Saved data entries:
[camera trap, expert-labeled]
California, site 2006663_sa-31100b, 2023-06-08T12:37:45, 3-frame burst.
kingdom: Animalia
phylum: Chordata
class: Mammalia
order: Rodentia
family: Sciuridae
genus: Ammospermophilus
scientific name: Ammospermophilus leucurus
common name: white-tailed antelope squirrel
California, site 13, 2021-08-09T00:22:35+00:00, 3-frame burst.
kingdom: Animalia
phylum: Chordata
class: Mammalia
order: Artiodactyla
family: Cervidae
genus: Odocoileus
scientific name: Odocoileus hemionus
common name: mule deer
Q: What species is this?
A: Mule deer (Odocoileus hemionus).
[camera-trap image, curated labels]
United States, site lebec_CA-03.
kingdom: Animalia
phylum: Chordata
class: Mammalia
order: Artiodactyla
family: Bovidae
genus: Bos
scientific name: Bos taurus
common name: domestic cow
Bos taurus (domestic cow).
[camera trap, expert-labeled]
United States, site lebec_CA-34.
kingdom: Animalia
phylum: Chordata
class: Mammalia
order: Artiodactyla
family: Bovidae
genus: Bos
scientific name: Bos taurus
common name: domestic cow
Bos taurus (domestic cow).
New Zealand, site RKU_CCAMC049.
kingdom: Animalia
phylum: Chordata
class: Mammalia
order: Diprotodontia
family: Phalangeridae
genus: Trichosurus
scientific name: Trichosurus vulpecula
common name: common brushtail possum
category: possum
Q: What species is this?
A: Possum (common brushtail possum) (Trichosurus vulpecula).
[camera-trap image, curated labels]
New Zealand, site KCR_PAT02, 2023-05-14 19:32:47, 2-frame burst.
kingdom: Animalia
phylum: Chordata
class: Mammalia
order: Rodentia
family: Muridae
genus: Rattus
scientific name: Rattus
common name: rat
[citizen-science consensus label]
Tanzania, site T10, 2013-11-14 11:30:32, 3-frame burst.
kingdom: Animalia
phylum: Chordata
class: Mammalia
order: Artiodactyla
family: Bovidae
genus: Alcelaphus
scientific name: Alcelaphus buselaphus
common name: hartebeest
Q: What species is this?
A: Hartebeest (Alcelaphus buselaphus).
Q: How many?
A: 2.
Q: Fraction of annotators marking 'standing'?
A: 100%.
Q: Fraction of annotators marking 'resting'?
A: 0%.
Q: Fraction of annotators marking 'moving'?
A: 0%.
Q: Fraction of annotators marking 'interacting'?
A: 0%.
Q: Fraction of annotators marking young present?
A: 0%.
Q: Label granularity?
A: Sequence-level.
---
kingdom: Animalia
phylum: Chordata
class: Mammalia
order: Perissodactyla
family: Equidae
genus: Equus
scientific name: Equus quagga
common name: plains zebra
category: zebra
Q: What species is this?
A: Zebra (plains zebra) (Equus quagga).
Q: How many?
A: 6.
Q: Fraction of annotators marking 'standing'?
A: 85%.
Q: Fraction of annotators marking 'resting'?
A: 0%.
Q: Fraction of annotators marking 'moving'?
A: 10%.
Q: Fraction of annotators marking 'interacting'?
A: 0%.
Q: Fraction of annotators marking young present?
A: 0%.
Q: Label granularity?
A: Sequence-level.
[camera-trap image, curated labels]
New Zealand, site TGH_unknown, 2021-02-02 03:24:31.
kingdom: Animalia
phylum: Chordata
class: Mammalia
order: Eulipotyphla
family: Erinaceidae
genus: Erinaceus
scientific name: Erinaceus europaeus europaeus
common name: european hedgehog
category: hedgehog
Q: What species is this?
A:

Work request: Each entry above is to be set down again in exactly the same words.

Solution to this problem:
[camera trap, expert-labeled]
California, site 2006663_sa-31100b, 2023-06-08T12:37:45, 3-frame burst.
kingdom: Animalia
phylum: Chordata
class: Mammalia
order: Rodentia
family: Sciuridae
genus: Ammospermophilus
scientific name: Ammospermophilus leucurus
common name: white-tailed antelope squirrel
California, site 13, 2021-08-09T00:22:35+00:00, 3-frame burst.
kingdom: Animalia
phylum: Chordata
class: Mammalia
order: Artiodactyla
family: Cervidae
genus: Odocoileus
scientific name: Odocoileus hemionus
common name: mule deer
Q: What species is this?
A: Mule deer (Odocoileus hemionus).
[camera-trap image, curated labels]
United States, site lebec_CA-03.
kingdom: Animalia
phylum: Chordata
class: Mammalia
order: Artiodactyla
family: Bovidae
genus: Bos
scientific name: Bos taurus
common name: domestic cow
Bos taurus (domestic cow).
[camera trap, expert-labeled]
United States, site lebec_CA-34.
kingdom: Animalia
phylum: Chordata
class: Mammalia
order: Artiodactyla
family: Bovidae
genus: Bos
scientific name: Bos taurus
common name: domestic cow
Bos taurus (domestic cow).
New Zealand, site RKU_CCAMC049.
kingdom: Animalia
phylum: Chordata
class: Mammalia
order: Diprotodontia
family: Phalangeridae
genus: Trichosurus
scientific name: Trichosurus vulpecula
common name: common brushtail possum
category: possum
Q: What species is this?
A: Possum (common brushtail possum) (Trichosurus vulpecula).
[camera-trap image, curated labels]
New Zealand, site KCR_PAT02, 2023-05-14 19:32:47, 2-frame burst.
kingdom: Animalia
phylum: Chordata
class: Mammalia
order: Rodentia
family: Muridae
genus: Rattus
scientific name: Rattus
common name: rat
[citizen-science consensus label]
Tanzania, site T10, 2013-11-14 11:30:32, 3-frame burst.
kingdom: Animalia
phylum: Chordata
class: Mammalia
order: Artiodactyla
family: Bovidae
genus: Alcelaphus
scientific name: Alcelaphus buselaphus
common name: hartebeest
Q: What species is this?
A: Hartebeest (Alcelaphus buselaphus).
Q: How many?
A: 2.
Q: Fraction of annotators marking 'standing'?
A: 100%.
Q: Fraction of annotators marking 'resting'?
A: 0%.
Q: Fraction of annotators marking 'moving'?
A: 0%.
Q: Fraction of annotators marking 'interacting'?
A: 0%.
Q: Fraction of annotators marking young present?
A: 0%.
Q: Label granularity?
A: Sequence-level.
---
kingdom: Animalia
phylum: Chordata
class: Mammalia
order: Perissodactyla
family: Equidae
genus: Equus
scientific name: Equus quagga
common name: plains zebra
category: zebra
Q: What species is this?
A: Zebra (plains zebra) (Equus quagga).
Q: How many?
A: 6.
Q: Fraction of annotators marking 'standing'?
A: 85%.
Q: Fraction of annotators marking 'resting'?
A: 0%.
Q: Fraction of annotators marking 'moving'?
A: 10%.
Q: Fraction of annotators marking 'interacting'?
A: 0%.
Q: Fraction of annotators marking young present?
A: 0%.
Q: Label granularity?
A: Sequence-level.
[camera-trap image, curated labels]
New Zealand, site TGH_unknown, 2021-02-02 03:24:31.
kingdom: Animalia
phylum: Chordata
class: Mammalia
order: Eulipotyphla
family: Erinaceidae
genus: Erinaceus
scientific name: Erinaceus europaeus europaeus
common name: european hedgehog
category: hedgehog
Q: What species is this?
A:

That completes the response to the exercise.